### 摘录
..............................

Python3数据分析处理库pandas

用pandas封装函数对数据进行读取,预处理,数据分析等操作。
pandas库是基于numpy库编写的, 在命令行窗口安装完numpy后,安装pandas:pip install pandas。

相关numpy库的内容参考
http://blog.csdn.net/cymy001/article/details/78163468

通常需要pandas读取的数据文件的文本格式为.txt,.csv,.json
pandas里定义的数据类型:
(1.)object字符值(2.)int整型(3.)float浮点型(4.)datatime时间值(5.)bool布尔值

    #Python pandas introduce
    #导入数据集
    #import csv
    #food_info=csv.reader('D:\PYTHON35\idle\database\pandas\food_info.csv')
    #print(type(food_info))
    ##<class '_csv.reader'>
    
    import pandas as pd
    import os
    food_info_site = r"D:\PYTHON35\idle\database\pandas\food_info.csv"
    pwd = os.getcwd()  #获取当前工作目录
    os.chdir(os.path.dirname(food_info_site))

..............................

### 数据行
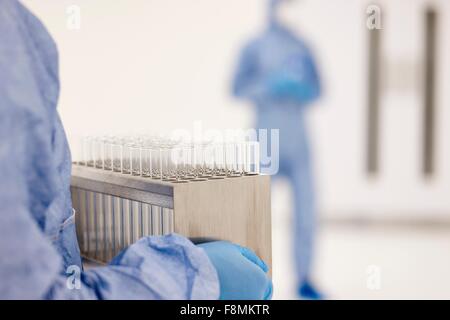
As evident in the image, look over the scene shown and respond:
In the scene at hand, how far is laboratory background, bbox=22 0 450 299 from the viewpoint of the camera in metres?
2.68

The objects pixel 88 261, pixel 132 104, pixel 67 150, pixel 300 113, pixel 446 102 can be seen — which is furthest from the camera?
A: pixel 446 102

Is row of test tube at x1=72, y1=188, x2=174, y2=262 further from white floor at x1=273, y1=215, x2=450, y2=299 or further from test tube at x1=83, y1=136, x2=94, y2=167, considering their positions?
white floor at x1=273, y1=215, x2=450, y2=299

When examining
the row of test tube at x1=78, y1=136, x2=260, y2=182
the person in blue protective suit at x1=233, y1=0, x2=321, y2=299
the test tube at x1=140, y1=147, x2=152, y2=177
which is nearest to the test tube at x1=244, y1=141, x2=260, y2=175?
the row of test tube at x1=78, y1=136, x2=260, y2=182

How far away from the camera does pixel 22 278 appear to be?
504mm

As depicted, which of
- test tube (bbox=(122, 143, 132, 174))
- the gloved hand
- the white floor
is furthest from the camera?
the white floor

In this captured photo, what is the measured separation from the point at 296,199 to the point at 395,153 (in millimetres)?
1271

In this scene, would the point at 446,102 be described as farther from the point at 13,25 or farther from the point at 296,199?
the point at 13,25

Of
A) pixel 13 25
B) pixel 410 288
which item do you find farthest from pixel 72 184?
pixel 410 288

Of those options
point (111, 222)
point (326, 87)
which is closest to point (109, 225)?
point (111, 222)

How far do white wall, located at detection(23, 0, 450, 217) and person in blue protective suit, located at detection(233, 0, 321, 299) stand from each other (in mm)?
242

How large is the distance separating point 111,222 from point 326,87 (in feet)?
6.38

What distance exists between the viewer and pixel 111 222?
93cm

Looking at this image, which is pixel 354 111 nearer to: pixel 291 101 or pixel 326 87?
pixel 326 87

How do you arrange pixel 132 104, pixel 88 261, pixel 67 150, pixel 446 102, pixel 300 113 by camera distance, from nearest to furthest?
1. pixel 67 150
2. pixel 88 261
3. pixel 132 104
4. pixel 300 113
5. pixel 446 102
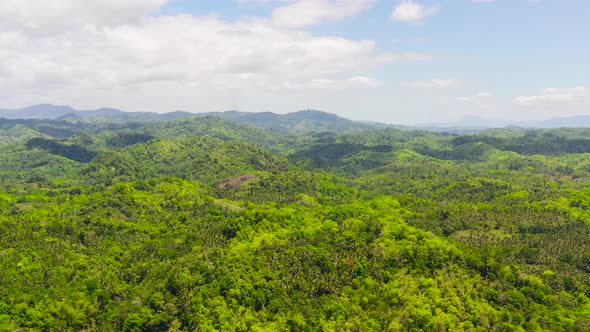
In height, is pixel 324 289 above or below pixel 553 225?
below

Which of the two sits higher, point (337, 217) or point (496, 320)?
point (337, 217)

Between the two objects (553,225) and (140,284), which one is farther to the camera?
(553,225)

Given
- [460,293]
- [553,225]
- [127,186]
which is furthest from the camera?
[127,186]

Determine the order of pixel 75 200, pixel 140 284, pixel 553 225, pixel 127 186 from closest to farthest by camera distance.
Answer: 1. pixel 140 284
2. pixel 553 225
3. pixel 75 200
4. pixel 127 186

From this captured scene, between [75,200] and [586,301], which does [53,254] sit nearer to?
[75,200]

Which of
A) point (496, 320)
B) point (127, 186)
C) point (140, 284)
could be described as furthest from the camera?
point (127, 186)

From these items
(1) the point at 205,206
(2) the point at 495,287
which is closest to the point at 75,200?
(1) the point at 205,206

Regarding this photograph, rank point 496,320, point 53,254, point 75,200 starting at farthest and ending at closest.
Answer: point 75,200, point 53,254, point 496,320

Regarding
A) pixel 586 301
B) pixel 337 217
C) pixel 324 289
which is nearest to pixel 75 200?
pixel 337 217

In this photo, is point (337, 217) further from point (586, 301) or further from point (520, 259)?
point (586, 301)
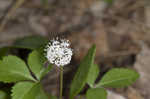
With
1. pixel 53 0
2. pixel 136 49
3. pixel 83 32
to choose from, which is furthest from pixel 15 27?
pixel 136 49

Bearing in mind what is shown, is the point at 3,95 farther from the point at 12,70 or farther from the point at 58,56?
the point at 58,56

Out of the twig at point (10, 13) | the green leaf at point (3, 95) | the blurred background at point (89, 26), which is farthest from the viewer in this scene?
the twig at point (10, 13)

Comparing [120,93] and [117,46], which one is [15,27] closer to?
[117,46]

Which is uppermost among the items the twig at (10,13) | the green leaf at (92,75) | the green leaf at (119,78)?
the twig at (10,13)

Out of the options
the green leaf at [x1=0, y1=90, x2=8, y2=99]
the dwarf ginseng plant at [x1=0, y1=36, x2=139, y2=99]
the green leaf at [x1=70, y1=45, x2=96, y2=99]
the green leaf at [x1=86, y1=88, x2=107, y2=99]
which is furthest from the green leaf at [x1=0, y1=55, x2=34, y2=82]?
the green leaf at [x1=86, y1=88, x2=107, y2=99]

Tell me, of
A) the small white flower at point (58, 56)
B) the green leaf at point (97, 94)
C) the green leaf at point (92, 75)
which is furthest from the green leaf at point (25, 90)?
the green leaf at point (92, 75)

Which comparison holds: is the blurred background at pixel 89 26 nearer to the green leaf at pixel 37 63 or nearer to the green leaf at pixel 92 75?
the green leaf at pixel 92 75
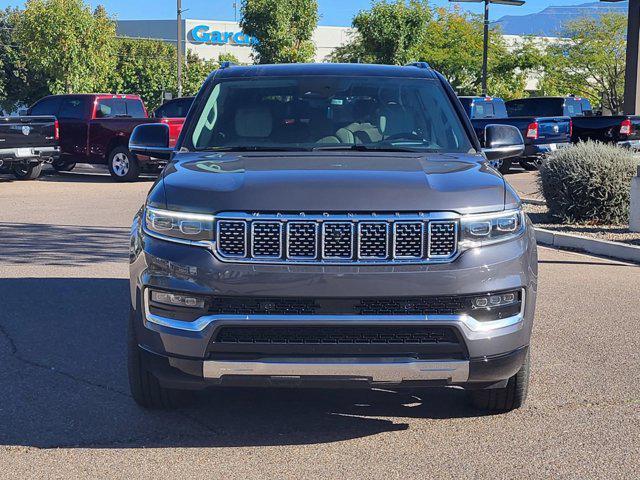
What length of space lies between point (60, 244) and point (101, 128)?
10.6 m

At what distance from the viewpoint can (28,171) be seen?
22.4 metres

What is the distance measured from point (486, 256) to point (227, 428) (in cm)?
163

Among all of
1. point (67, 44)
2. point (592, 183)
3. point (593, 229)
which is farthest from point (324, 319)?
point (67, 44)

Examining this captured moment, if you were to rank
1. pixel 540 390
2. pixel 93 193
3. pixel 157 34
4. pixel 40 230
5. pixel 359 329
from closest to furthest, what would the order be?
pixel 359 329, pixel 540 390, pixel 40 230, pixel 93 193, pixel 157 34

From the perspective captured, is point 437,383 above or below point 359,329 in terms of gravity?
below

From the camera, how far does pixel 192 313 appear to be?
4.48 m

..............................

### 练习
**a)** 摘录提到,pandas通常要读取的数据文件有几种文本格式。请把这些格式全部列出来。
**b)** 根据摘录,分行回答下列问题:
(i) pandas库是在哪个库的基础上编写的?
(ii) 安装pandas用什么命令?
(iii) 代码注释说os.getcwd()有什么作用?
**c)** 照抄摘录中的一段:从含有“通常需要pandas读取的数据文件的文本格式为.txt,.csv,.json”的词句开始,到“#print(type(food_info))”结束。
上面的数据行是另外的材料,与摘录无关。

### 练习答案
**a)** .txt、.csv、.json

**b)**
(i) numpy库
(ii) pip install pandas
(iii) 获取当前工作目录

**c)**
通常需要pandas读取的数据文件的文本格式为.txt,.csv,.json
pandas里定义的数据类型:
(1.)object字符值(2.)int整型(3.)float浮点型(4.)datatime时间值(5.)bool布尔值

    #Python pandas introduce
    #导入数据集
    #import csv
    #food_info=csv.reader('D:\PYTHON35\idle\database\pandas\food_info.csv')
    #print(type(food_info))